■ **Problema proposto 1**:
Rispondi a queste domande sul testo sulla protesta studentesca:
(a) Di quanto sono calate le borse di studio?
(b) Fino a quale museo sono arrivate le manifestazioni degli studenti italiani a Madrid?
(c) Chi ha promulgato la legge?
■ **Problema proposto 2**:
In una o due frasi, spiega perché, secondo il testo sulla protesta studentesca, la lotta non deve fermarsi anche dopo la promulgazione della legge.
■ **Problema proposto 3**:
Riporta dal testo sulla protesta studentesca il tratto che va da "Sono ritornato perché credo" fino a "mesta dittatura dell'ignoranza.".

Intanto vedendo gli investimenti europei riversarsi nell'istruzione e le nostre borse di studio calare del 90%, capisco che se dipendesse solo dal ministero dell'istruzione italiano, sarei qui solo se i miei genitori potessero permettermelo.
Mentre in Italia divampava la protesta studentesca, testimonianza di una generazione che sa vivere con responsabilità la società e preoccuparsi per il suo futuro, anche a Madrid il nostro gruppo di studenti italiani ha fatto la sua parte. Manifestando nelle vie del centro, all'istituto italiano di cultura, al festival del cinema italiano, fino ad arrivare al museo del Prado, con la solidarietà degli studenti spagnoli.
Sono un rappresentante degli studenti, e i primi di Dicembre mi sono preso una pausa per tornare, perché anche la mia associazione si è presentata alle elezioni studentesche dell'Università di Perugia.
Sono ritornato per raccogliere l'angoscia e solidarizzare con le lotte degli studenti che sono rimasti ancora in Italia.
Sono ritornato perché la rappresentanza studentesca è fondamentale nella democrazia universitaria, malgrado questa riforma che la decima e umilia.
Sono ritornato perché credo che con noi, tutti uniti, ci sia ancora speranza.
Nel frattempo il Senato ha votato la legge in un clima di mesta dittatura dell'ignoranza.
La legge è poi stata promulgata da Napolitano, ma la nostra lotta per un'Università pubblica, libera, democratica, per una ricerca valorizzata, per un'Italia migliore, non deve placarsi.
Servono ancora diversi decreti perché la riforma prenda il via, e tanto in Italia quanto in Europa, abbiamo il dovere di non fermarci, di opporci alla legge dentro gli atenei, appellandoci alla responsabilità e lungimiranza degli accademici, finchè il governo rinuncerà a svendere l'Università.
"La disobbedienza civile diviene un dovere sacro quando lo Stato diviene dispotico o, il che è la stessa cosa, corrotto. E un cittadino che scende a patti con un simile Stato è partecipe della sua corruzione e del suo dispotismo", e in un governo dalla fiducia basata sulla compravendita, questo concetto gandhiano è quanto mai da abbracciare.
Perché non vogliamo dover pensare ai figli che avremo con la responsabilità di sapere che avremmo potuto fare di più per offrirgli un Università migliore, e accessibile a tutti.

■ **Sezione dati**:

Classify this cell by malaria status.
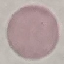
It is uninfected.

{
  "image_type": "automatically extracted cell patch, resized to 64 × 64 pixels",
  "preparation": "thin blood film",
  "stain": "Giemsa",
  "capture": "smartphone through the microscope eyepiece"
}Assess the morphology of the erythrocytes.
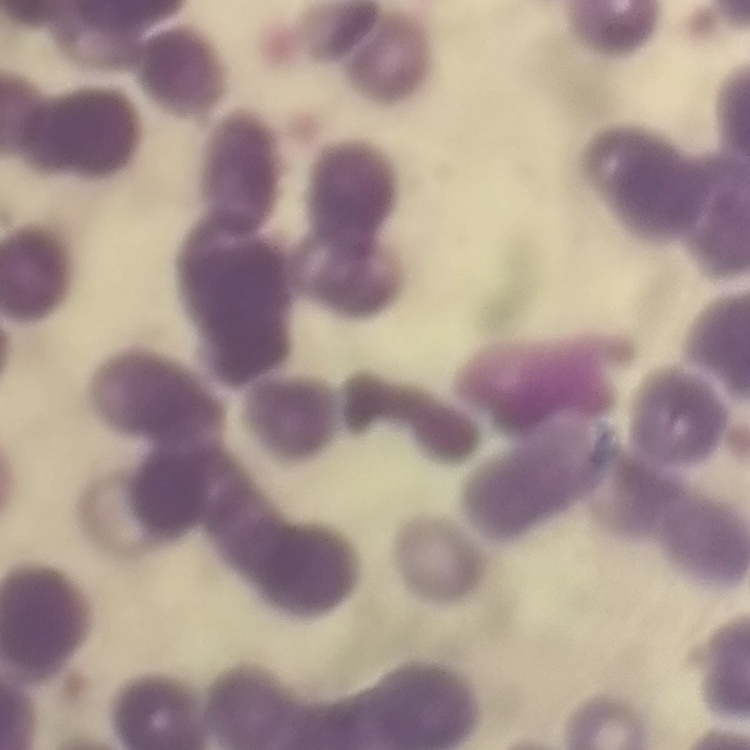

They show rouleaux formation.

{
  "preparation": "thin blood film",
  "image_type": "square crop of a larger photomicrograph",
  "stain": "Field's or Giemsa"
}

■ **Risposta completa 1**:
(a) Del 90%.
(b) Fino al museo del Prado.
(c) Napolitano.

■ **Risposta completa 2**:
Servono ancora diversi decreti perché la riforma prenda il via. Per questo, in Italia come in Europa, c'è il dovere di opporsi alla legge dentro gli atenei finché il governo rinuncerà a svendere l'Università.

■ **Risposta completa 3**:
Sono ritornato perché credo che con noi, tutti uniti, ci sia ancora speranza.
Nel frattempo il Senato ha votato la legge in un clima di mesta dittatura dell'ignoranza.